**Source:**
A dandy is a man who places particular importance upon physical appearance and personal grooming, refined language and leisurely hobbies. A dandy could be a self-made man in person and persona, who imitated an aristocratic style of life, despite his middle-class origin, birth, and background, especially in the Britain of the late-18th and early-19th centuries.

Early manifestations of dandyism were Le petit-maître (the Little Master) and the musky Muscadin ruffians of the middle-class Thermidorean reaction (1794–1795), but modern dandyism appeared in the stratified societies of Europe during the revolutionary period of the 1790s, especially in cultural centres such as London and in Paris. Socially, the dandy cultivated a persona of extreme cynical reserve to the degree that the Victorian novelist George Meredith defined such posed cynicism as "intellectual dandyism"; whereas the kinder Thomas Carlyle, in the novel Sartor Resartus (1831), dismissed the dandy as just "a clothes-wearing man"; and Honoré de Balzac in La fille aux yeux d'or (1835) chronicled the idle life of Henri de Marsay, a model French dandy done in by his obsessive Romanticism in pursuit of love, which included yielding to sexual passion and murderous jealousy.

In the metaphysical phase of dandyism, the poet Charles Baudelaire defined the dandy as a man who elevates æsthetics to a religion. That the dandy is an existential reproach of the conformity of the middle-class man, because "dandyism, in certain respects, comes close to spirituality and to stoicism" as an approach to living daily life. That "these beings, have no other status, but that of cultivating the idea of beauty in their own persons, of satisfying their passions, of feeling and thinking . . . [because] Dandyism is a form of Romanticism. Contrary to what many thoughtless people seem to believe, dandyism is not even an excessive delight in clothes and material elegance. For the perfect dandy, these [material] things are no more than the symbol of the aristocratic superiority of mind."

**The exercise:** Pick up the passage on dandyism after its last sentence and carry it forward.

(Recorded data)
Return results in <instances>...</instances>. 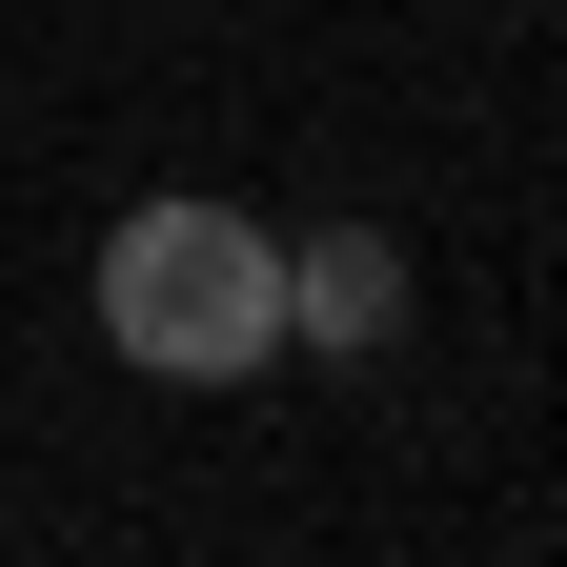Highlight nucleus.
Masks as SVG:
<instances>
[{
  "instance_id": "2",
  "label": "nucleus",
  "mask_w": 567,
  "mask_h": 567,
  "mask_svg": "<svg viewBox=\"0 0 567 567\" xmlns=\"http://www.w3.org/2000/svg\"><path fill=\"white\" fill-rule=\"evenodd\" d=\"M284 324H305V344H385L405 324V264L385 244H284Z\"/></svg>"
},
{
  "instance_id": "1",
  "label": "nucleus",
  "mask_w": 567,
  "mask_h": 567,
  "mask_svg": "<svg viewBox=\"0 0 567 567\" xmlns=\"http://www.w3.org/2000/svg\"><path fill=\"white\" fill-rule=\"evenodd\" d=\"M102 344L142 385H224L284 344V244L244 224V203H142V224L102 244Z\"/></svg>"
}]
</instances>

**Final answer:**
The linkage of clothing and political protest was a particularly English national characteristic in 18th-century Britain; the sociologic connotation is that dandyism was a reactionary protest against social equality, against the levelling effect of egalitarian principles, thus the dandy is nostalgic for feudal values and the ideals of the perfect gentleman and the autonomous aristocrat — men of self-made person and persona. Paradoxically, the social existence of the dandy required the gaze of spectators, an audience, and readers for their "successfully marketed lives" in the public sphere, as in the cases of the playwright Oscar Wilde and the poet Lord Byron, each of whom personified the two social roles of the dandy: (i) the dandy-as-writer, and (ii) the dandy-as-persona; each role a source of gossip and scandal, each man limited to entertaining high society.

Etymology

In the late 18th century, the word dandy was an abbreviated usage of the term jack-a-dandy, a 17th-century British usage that described a conceited man. In British North America, before the American Revolution (1765–1791), the British version of the song Yankee Doodle, specifically the first verse: "Yankee Doodle went to town, / Upon a little pony; / He stuck a feather in his hat, / And called it Macoroni . . ."; and the chorus: "Yankee Doodle, keep it up, / Yankee Doodle Dandy, / Mind the music and the step, / And with the girls be handy. . . ." derided the rustic manner and poverty of colonial Americans, by implying that Macoroni fashion (a fine horse and gold-braided clothing) was what set a dandy apart from colonial society. Moreover, there is an Anglo–Scottish border ballad (c. 1780) that uses the word dandy with a Scots meaning, not the derisive British usage in colonial North America. Since the 18th century, contemporary British usage has distinguished between a dandy and a fop in that the wardrobe of a dandy is more sober and refined than the ostentatious wardrobe of a fop.

British dandyism

The British Dandy: Beau Brummell in a double-breasted sportscoat and odd trousers, in 1805. (Richard Dighton).
The French Dandy: Alfred d'Orsay was a social butterfly and friend of Lord Byron. (James Baillie Fraser)
In The Dandies' Holy of Holies: a man scans an over-sized edition of the novel Pelham: Or, The Adventures of a Gentleman (1828), by Edward Bulwer-Lytton.

The illustration, by E. J. Sullivan, is from an 1898 edition of the novel Sartor Resartus (1831), by Thomas Carlyle.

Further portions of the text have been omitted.